Ante la enfermedad sobrevienen ideas, metas, frustraciones, delirios, y sobre todo, esperanza. Ésta última defendida por muchos pensadores y atacada por otros tantos, ¿qué es en realidad? fuerza, debilidad, decadencia, o un poco de todo a la vez. A veces es lo último que le queda a muchas personas, si en este momento me fuera diagnosticado cáncer de páncreas les pediría a mis médicos que por lo menos me dejaran tener un poco de fe.

Cada vez hay menos personas culpando a Dios y más culpando a los organismos de salud y médicos por sus desafortunadas pérdidas humanas (a veces con razón y muchas veces sin ella).

De forma constante nos encontramos cambiando nuestros hábitos de vida (alimentación, actividad física, cultura, etc.) lo que condiciona nuestro futuro respecto a la salud, esto aunado a la creciente industria de investigación médica (genómica, de telecomunicaciones, farmacéutica…) y a los avances que le sobrevienen han configurado una nueva ideología respecto a nuestro entorno y las cosas que consideramos y en realidad son dañinas. Parece que entre más avanza la ciencia nos volvemos más ignorantes.

El día de hoy la muerte en salas de parto no es tan común como hace 50 años. Si alguien sufre una fractura de fémur y está al alcance de un personaje de bata blanca tampoco muere tan fácilmente por el estrés fisiológico, sangrado o por la subyacente inflamación.

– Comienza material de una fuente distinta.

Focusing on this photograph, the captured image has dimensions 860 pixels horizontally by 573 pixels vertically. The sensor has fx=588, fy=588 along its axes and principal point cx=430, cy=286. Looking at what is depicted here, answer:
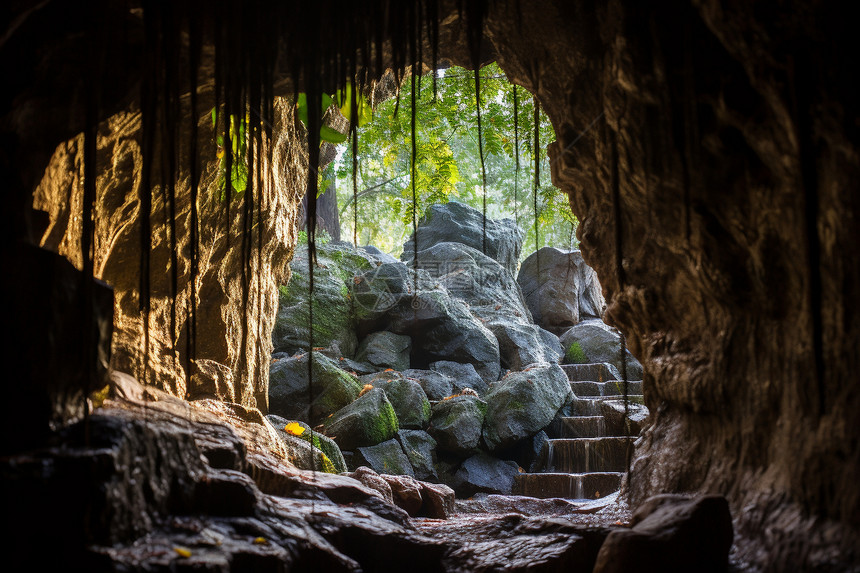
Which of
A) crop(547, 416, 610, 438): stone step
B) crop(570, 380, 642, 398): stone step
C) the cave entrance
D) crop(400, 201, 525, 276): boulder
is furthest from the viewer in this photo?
crop(400, 201, 525, 276): boulder

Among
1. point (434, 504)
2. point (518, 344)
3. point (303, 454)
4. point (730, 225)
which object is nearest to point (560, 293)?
point (518, 344)

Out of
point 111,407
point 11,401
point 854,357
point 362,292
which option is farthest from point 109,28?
point 362,292

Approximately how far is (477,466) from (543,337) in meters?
7.13

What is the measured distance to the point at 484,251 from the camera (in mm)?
3773

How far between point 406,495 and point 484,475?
4045 millimetres

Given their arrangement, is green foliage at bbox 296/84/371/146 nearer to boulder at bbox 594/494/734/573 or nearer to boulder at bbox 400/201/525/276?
boulder at bbox 594/494/734/573

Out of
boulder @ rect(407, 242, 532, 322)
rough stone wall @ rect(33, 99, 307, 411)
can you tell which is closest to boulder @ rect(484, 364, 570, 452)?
rough stone wall @ rect(33, 99, 307, 411)

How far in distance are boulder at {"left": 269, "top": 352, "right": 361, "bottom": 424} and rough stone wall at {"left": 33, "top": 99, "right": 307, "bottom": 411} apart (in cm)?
208

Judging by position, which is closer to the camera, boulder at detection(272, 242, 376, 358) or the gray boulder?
the gray boulder

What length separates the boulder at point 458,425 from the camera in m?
10.1

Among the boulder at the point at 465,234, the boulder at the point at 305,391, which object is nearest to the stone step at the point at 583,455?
the boulder at the point at 305,391

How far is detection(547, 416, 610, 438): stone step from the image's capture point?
429 inches

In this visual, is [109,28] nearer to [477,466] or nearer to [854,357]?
[854,357]

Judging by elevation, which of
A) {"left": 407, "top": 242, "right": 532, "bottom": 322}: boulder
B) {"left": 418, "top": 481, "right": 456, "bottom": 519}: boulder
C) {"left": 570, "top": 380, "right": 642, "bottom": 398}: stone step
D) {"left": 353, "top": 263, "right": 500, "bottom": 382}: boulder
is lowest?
{"left": 418, "top": 481, "right": 456, "bottom": 519}: boulder
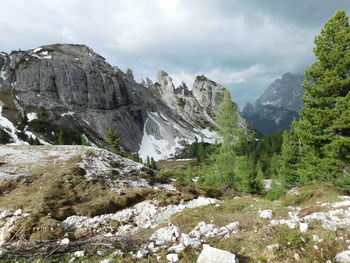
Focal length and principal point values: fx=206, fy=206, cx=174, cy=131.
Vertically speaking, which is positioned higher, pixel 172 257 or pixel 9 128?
pixel 9 128

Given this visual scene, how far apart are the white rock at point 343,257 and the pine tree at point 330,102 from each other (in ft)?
36.4

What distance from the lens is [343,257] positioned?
579 centimetres

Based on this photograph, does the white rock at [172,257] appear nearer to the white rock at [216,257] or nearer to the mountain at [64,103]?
the white rock at [216,257]

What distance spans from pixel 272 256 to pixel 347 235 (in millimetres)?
3003

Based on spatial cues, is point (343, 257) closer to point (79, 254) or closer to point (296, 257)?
point (296, 257)

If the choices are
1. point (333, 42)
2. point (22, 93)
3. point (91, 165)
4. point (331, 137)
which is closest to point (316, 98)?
point (331, 137)

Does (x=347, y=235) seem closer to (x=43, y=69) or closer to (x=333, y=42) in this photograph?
(x=333, y=42)

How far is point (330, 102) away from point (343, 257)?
14030mm

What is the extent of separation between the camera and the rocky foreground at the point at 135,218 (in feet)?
22.3

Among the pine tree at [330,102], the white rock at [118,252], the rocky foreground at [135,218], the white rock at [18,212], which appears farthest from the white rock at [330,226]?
the white rock at [18,212]

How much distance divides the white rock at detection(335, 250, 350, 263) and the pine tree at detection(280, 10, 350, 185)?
1111 centimetres

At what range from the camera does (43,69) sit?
16425cm

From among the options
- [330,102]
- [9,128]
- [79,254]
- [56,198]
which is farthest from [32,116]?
[330,102]

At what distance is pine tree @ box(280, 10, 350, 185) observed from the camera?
1507 centimetres
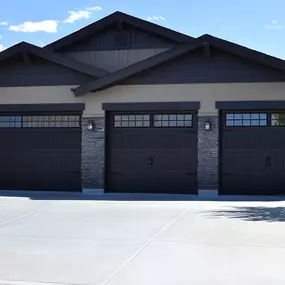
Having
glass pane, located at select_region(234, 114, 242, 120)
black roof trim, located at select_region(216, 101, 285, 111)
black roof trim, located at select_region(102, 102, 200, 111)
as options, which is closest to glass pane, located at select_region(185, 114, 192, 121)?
black roof trim, located at select_region(102, 102, 200, 111)

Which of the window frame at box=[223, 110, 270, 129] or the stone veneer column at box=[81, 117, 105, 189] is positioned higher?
the window frame at box=[223, 110, 270, 129]

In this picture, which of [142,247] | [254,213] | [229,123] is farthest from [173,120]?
[142,247]

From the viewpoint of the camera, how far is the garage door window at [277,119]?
1453 cm

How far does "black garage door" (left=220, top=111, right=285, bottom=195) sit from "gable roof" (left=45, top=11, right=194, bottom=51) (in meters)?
4.16

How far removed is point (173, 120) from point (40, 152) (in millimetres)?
4463

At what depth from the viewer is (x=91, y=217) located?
10.6 meters

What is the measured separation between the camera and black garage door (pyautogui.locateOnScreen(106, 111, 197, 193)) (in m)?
15.0

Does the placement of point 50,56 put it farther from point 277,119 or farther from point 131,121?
point 277,119

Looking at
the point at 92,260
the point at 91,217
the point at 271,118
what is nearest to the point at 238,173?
the point at 271,118

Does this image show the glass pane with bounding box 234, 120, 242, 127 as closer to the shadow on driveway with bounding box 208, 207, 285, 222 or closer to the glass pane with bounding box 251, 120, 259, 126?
the glass pane with bounding box 251, 120, 259, 126

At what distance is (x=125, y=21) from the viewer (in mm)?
17781

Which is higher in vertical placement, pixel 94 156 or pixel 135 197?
pixel 94 156

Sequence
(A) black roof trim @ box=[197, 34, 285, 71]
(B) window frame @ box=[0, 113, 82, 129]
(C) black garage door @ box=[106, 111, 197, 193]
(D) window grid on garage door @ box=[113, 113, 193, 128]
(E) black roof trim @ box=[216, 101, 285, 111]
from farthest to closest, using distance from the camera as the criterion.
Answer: (B) window frame @ box=[0, 113, 82, 129] → (D) window grid on garage door @ box=[113, 113, 193, 128] → (C) black garage door @ box=[106, 111, 197, 193] → (E) black roof trim @ box=[216, 101, 285, 111] → (A) black roof trim @ box=[197, 34, 285, 71]

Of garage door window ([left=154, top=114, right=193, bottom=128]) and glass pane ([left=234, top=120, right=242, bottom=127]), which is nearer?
glass pane ([left=234, top=120, right=242, bottom=127])
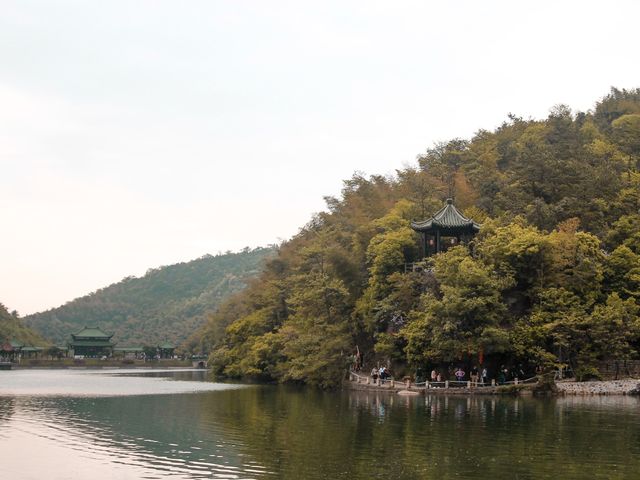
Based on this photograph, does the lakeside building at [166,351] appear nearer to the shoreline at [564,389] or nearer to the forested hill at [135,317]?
the forested hill at [135,317]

Recordemos que el grado de mortalidad y morbilidad es un indicador de la calidad de atención y nivel de los distintos organismos encargados de resguardar la salud en las distintas partes del mundo.

¿Entonces de qué podemos morir?

En realidad de muchas cosas, condicionado por nuestro grado de marginación, cultura y economía entre otras como ya se mencionó. Pero en general se ha dejado de morir por pequeñeces, ahora las enfermedades nos hacen parte de ellas.

Hipertensión arterial, diabetes mellitus, cáncer.

Todos, si no tenemos un familiar con alguno de estos padecimientos por lo menos conocemos a alguien que si los tiene.

El mejor médico no es el que da infinidad de medicamentos para tratar de aliviar un síntoma o enfermedad (en ocasiones sólo para entretener al paciente para ver si el tiempo y el cuerpo hacen su trabajo y se cura a sí mismo) sino el que evita la enfermedad mediante la orientación, información y honestidad.

Es importante entonces, la difusión del conocimiento, tratar de derribar todas esas barreras que impiden que las personas gocen de buena salud en la medida de lo posible.

Muchas veces mantener la salud es tan simple como enfatizar la importancia de hacer ejercicio y una buena alimentación.

 

Al final de cuentas se necesita una casi utópica coordinación y empeño en hacer las cosas de parte de toda la sociedad (politicuchos, médicos y pacientes).

Por nuestra parte como veladores de la salud, recordemos que tratamos de primera instancia con personas (con sueños, hijos, padres, metas, inseguridades, miedos) y secundariamente pero no menos importante, con sus enfermedades. Pongámonos en su situación un momento, brindemos lo mejor de nuestra parte para aliviar cuerpo y alma.

Por una buena práctica clínica, recordemos que las personas mueren, los ideales prevalecen, seamos el ejemplo.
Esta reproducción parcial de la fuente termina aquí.